Ghost Tours at Haunted Colorado School Oct 19, 2017 15:58:40 GMT -5
Post by Joanna on Oct 19, 2017 15:58:40 GMT -5
Ghost Tours at Bill Reed Middle School
LOVELAND, Colo. – There’s the hand-shaped stain that won’t wash away on the walls of the boiler room at Bill Reed Middle School in downtown Loveland. And the random brick in the southwest staircase that looks as though it was pushed a half an inch out from behind the wall. And the unexplained sounds, the shades that close without assistance and the lights that appear to illuminate on their own. The history of the 100-year-old school is filled with legends and ghost stories and later this month, school officials are embracing that haunted folklore to raise money for a heart sculpture that will be unveiled at the school’s 100th anniversary celebration in the spring.
On Oct. 28, the Saturday before Halloween, Bill Reed Middle School will open its doors to the community – $1 per person or $5 per family – for an evening of activities that include games, crafts, a showing of the movie Twilight, along with ghost stories and ghost tours of the school.
Current and former teachers as well as former students will lead the tours through the school to the different sites that are said to be haunted. They will tell their own tales of the different sounds and spooky occurrences and will spin yarns passed down through the years.
One stop is at the lucky brick, which juts out about a half-inch farther than all the other bricks on the staircase wall. It’s become a tradition that, every year, students at the school touch the brick for luck. But the legend behind the brick is a tale of anything but luck, the story of a bricklayer trapped behind the wall, trying to push his way free but not quite making it. Legend has it that while the school was under construction, a bricklayer was trapped behind the wall and attempted to tap the brick out to escape or call for help.

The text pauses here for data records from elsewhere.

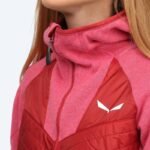 Kadın - Salewa Fanes PLTW Kadın Ceket 25984-6336 - Görsel 8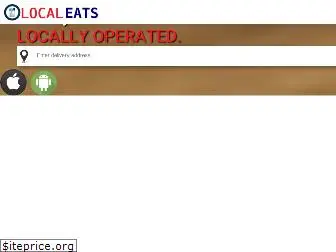 localeatsdeliveries.com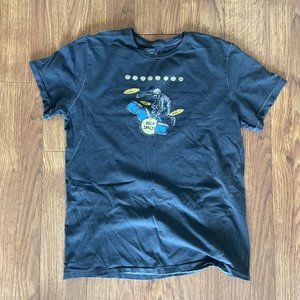 Pearl Jam Backspacer Loomstate Men's Medium Band T-Shirt  Organic Cotton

Another spooky story awaits in the bomb shelter, which was built beneath the school when it was constructed in 1917-18 during World War I. Though the tours are not allowed to venture into the bomb shelter for safety reasons, participants will get a peek into the area as well and hear the tale of young students trapped within during Christmas vacation.
Nearby is the stain on the wall of the boiler room that looks like hand prints. “The legend is that no matter how many times we wash it off, the hand prints reappear,” said Arnold Jahnke, Bill Reed principal.
These stories are shared generation after generation by students and teachers at the school, which is embracing its haunted history as the faculty, students and alumni celebrate 100 years of education within its walls. “You’ve got to have fun and embrace it,” Jahnke added. “Our community absolutely embraces the history of Bill Reed.”